--- Begin ---

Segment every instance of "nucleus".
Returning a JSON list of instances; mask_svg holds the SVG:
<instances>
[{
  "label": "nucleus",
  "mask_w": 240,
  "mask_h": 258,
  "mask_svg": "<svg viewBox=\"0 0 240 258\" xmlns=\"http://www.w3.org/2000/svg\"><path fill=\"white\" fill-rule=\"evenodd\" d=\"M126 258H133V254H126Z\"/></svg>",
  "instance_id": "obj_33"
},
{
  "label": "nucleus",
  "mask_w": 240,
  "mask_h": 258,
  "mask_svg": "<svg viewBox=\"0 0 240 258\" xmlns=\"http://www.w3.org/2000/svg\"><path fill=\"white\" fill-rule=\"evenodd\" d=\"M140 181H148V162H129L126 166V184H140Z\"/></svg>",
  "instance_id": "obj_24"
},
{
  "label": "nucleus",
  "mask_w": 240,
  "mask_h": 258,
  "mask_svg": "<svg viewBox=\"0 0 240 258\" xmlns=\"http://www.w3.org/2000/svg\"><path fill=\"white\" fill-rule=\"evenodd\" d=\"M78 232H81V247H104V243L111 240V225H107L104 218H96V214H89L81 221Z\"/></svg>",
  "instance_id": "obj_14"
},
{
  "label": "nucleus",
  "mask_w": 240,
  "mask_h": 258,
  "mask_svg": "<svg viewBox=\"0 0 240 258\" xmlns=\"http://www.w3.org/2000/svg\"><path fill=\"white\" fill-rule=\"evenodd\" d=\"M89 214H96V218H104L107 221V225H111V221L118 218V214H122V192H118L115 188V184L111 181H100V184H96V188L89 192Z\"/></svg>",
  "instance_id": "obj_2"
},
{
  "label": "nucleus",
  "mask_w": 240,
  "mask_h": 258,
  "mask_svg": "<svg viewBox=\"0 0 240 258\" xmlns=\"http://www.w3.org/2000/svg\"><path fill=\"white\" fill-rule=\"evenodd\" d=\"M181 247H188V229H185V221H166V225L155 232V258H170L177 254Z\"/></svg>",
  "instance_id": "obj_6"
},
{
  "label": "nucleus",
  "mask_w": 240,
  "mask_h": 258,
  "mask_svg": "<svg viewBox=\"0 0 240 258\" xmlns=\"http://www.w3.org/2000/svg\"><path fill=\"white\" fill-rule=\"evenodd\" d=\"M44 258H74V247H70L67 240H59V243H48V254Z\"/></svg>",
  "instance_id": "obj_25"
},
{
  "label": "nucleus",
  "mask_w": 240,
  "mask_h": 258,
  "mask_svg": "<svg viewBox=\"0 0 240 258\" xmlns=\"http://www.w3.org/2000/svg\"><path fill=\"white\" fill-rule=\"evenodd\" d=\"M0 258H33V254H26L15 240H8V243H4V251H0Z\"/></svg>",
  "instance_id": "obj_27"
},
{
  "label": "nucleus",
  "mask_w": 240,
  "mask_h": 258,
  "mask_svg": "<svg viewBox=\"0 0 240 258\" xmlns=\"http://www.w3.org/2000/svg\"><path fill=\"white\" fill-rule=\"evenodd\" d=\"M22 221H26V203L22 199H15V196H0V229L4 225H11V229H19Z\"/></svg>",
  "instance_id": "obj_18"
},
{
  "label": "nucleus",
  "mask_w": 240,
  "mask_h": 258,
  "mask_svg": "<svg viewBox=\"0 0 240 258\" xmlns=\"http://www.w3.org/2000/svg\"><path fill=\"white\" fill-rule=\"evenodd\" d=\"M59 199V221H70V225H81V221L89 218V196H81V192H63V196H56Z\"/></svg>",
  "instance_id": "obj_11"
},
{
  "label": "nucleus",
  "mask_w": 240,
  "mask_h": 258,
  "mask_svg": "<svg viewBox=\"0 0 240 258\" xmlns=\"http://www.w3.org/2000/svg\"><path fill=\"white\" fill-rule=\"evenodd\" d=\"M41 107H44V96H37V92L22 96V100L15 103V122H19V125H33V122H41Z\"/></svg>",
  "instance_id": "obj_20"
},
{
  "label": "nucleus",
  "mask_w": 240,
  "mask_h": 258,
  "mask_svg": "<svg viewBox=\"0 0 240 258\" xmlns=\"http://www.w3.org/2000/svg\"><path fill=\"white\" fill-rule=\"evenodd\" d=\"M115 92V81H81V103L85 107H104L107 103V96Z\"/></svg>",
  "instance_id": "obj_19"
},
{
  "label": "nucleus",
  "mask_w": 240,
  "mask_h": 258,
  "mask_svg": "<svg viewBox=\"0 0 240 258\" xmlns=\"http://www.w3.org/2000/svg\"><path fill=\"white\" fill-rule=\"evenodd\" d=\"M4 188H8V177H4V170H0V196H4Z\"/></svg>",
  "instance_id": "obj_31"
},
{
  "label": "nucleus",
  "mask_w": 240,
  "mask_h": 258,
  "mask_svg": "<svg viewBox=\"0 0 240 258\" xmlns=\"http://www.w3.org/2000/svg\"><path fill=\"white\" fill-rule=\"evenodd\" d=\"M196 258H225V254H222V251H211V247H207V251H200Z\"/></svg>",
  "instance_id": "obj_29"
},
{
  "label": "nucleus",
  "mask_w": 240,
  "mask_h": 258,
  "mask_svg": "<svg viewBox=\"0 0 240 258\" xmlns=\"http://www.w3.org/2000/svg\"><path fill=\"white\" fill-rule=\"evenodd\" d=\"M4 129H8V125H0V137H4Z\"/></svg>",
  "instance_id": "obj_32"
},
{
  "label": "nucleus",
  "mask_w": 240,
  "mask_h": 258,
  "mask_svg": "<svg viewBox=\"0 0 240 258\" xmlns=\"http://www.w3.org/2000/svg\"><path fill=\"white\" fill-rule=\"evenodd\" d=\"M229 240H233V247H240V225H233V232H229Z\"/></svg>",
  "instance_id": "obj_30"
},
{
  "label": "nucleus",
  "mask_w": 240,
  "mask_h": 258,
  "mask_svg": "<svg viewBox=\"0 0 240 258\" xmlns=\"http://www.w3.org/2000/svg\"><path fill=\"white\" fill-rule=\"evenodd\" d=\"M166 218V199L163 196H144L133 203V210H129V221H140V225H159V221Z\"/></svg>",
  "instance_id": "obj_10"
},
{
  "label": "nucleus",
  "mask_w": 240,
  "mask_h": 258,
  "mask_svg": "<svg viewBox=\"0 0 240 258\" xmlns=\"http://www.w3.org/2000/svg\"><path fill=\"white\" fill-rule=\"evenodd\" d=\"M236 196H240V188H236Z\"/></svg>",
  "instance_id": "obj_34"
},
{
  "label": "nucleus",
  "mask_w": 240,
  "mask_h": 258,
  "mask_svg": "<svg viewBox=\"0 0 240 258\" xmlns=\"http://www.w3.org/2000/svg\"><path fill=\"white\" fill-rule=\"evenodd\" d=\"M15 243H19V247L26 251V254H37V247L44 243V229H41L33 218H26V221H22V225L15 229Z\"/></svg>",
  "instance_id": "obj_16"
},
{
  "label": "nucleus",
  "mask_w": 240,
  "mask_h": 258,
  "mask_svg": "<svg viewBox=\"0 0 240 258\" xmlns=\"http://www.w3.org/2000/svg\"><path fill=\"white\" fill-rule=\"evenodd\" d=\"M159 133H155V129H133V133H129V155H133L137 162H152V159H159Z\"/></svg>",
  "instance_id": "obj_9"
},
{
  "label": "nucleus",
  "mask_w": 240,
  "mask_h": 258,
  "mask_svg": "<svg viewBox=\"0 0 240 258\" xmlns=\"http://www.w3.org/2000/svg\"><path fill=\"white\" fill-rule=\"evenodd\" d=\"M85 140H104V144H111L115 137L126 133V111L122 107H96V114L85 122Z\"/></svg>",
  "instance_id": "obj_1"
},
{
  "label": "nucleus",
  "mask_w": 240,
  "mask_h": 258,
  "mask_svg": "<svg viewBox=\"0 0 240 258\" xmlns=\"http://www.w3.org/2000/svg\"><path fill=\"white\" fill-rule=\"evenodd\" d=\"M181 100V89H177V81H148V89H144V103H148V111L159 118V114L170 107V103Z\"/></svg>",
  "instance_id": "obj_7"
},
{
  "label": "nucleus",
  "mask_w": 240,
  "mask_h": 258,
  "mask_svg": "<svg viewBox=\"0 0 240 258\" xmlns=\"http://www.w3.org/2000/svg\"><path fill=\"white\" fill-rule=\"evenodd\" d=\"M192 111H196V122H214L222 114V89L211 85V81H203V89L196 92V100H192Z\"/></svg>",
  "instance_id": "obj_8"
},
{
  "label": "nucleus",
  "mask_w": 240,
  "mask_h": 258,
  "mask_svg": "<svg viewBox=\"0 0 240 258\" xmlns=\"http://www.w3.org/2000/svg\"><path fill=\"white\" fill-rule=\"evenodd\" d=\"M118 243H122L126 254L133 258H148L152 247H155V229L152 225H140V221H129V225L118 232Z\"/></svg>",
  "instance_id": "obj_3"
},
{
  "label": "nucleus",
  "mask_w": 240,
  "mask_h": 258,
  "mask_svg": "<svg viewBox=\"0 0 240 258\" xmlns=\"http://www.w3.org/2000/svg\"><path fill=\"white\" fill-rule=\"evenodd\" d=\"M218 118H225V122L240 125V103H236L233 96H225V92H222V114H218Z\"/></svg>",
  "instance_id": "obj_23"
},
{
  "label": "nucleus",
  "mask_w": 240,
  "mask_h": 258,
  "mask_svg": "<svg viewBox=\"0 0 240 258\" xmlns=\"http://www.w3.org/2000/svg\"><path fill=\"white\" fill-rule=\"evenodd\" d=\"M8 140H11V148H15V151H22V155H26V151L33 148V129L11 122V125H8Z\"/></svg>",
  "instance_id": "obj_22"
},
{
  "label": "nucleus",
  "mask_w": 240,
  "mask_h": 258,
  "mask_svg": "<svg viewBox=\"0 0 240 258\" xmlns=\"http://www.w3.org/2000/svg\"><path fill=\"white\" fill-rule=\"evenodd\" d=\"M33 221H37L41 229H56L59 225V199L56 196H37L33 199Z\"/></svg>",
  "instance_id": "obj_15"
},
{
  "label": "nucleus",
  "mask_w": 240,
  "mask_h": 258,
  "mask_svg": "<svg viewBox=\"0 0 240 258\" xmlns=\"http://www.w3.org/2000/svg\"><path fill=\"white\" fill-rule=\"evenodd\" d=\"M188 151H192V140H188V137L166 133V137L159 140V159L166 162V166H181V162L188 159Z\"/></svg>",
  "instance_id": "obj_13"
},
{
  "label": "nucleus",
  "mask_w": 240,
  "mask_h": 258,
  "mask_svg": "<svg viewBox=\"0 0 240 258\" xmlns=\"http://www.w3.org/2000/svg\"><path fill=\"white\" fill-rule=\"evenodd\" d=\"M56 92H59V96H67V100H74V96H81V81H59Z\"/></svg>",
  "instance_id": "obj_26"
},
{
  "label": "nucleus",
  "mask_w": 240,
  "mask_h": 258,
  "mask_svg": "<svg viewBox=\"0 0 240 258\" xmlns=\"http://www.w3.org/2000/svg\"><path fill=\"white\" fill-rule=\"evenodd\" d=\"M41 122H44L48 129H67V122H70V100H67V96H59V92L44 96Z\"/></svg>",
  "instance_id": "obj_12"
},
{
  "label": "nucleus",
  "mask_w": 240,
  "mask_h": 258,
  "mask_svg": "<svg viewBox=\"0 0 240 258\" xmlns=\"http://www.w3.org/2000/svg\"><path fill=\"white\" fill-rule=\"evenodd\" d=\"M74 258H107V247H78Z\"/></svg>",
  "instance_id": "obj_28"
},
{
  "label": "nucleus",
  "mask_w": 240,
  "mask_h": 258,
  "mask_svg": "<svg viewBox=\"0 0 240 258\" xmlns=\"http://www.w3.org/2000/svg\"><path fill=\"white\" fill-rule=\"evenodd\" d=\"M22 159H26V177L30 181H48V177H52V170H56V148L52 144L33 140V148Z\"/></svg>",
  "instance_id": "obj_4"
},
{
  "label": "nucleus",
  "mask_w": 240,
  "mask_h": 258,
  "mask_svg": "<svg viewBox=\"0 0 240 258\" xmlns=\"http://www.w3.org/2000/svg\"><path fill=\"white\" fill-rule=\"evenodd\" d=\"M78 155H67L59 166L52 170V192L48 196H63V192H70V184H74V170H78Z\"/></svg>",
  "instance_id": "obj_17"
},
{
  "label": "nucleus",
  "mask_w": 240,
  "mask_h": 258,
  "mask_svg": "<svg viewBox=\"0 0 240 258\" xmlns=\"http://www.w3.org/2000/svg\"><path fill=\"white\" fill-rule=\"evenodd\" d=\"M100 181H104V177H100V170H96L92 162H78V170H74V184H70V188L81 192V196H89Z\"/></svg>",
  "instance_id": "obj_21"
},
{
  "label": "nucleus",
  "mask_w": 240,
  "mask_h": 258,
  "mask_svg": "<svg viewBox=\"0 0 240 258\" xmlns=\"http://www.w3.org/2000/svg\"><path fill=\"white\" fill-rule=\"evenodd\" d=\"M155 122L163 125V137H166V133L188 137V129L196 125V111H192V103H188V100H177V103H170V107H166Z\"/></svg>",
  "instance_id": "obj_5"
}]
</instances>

--- End ---

> **Directive**
Count the lines in the records that contain the string "instances". Reply with only the number.

> **Output for this exercise**
3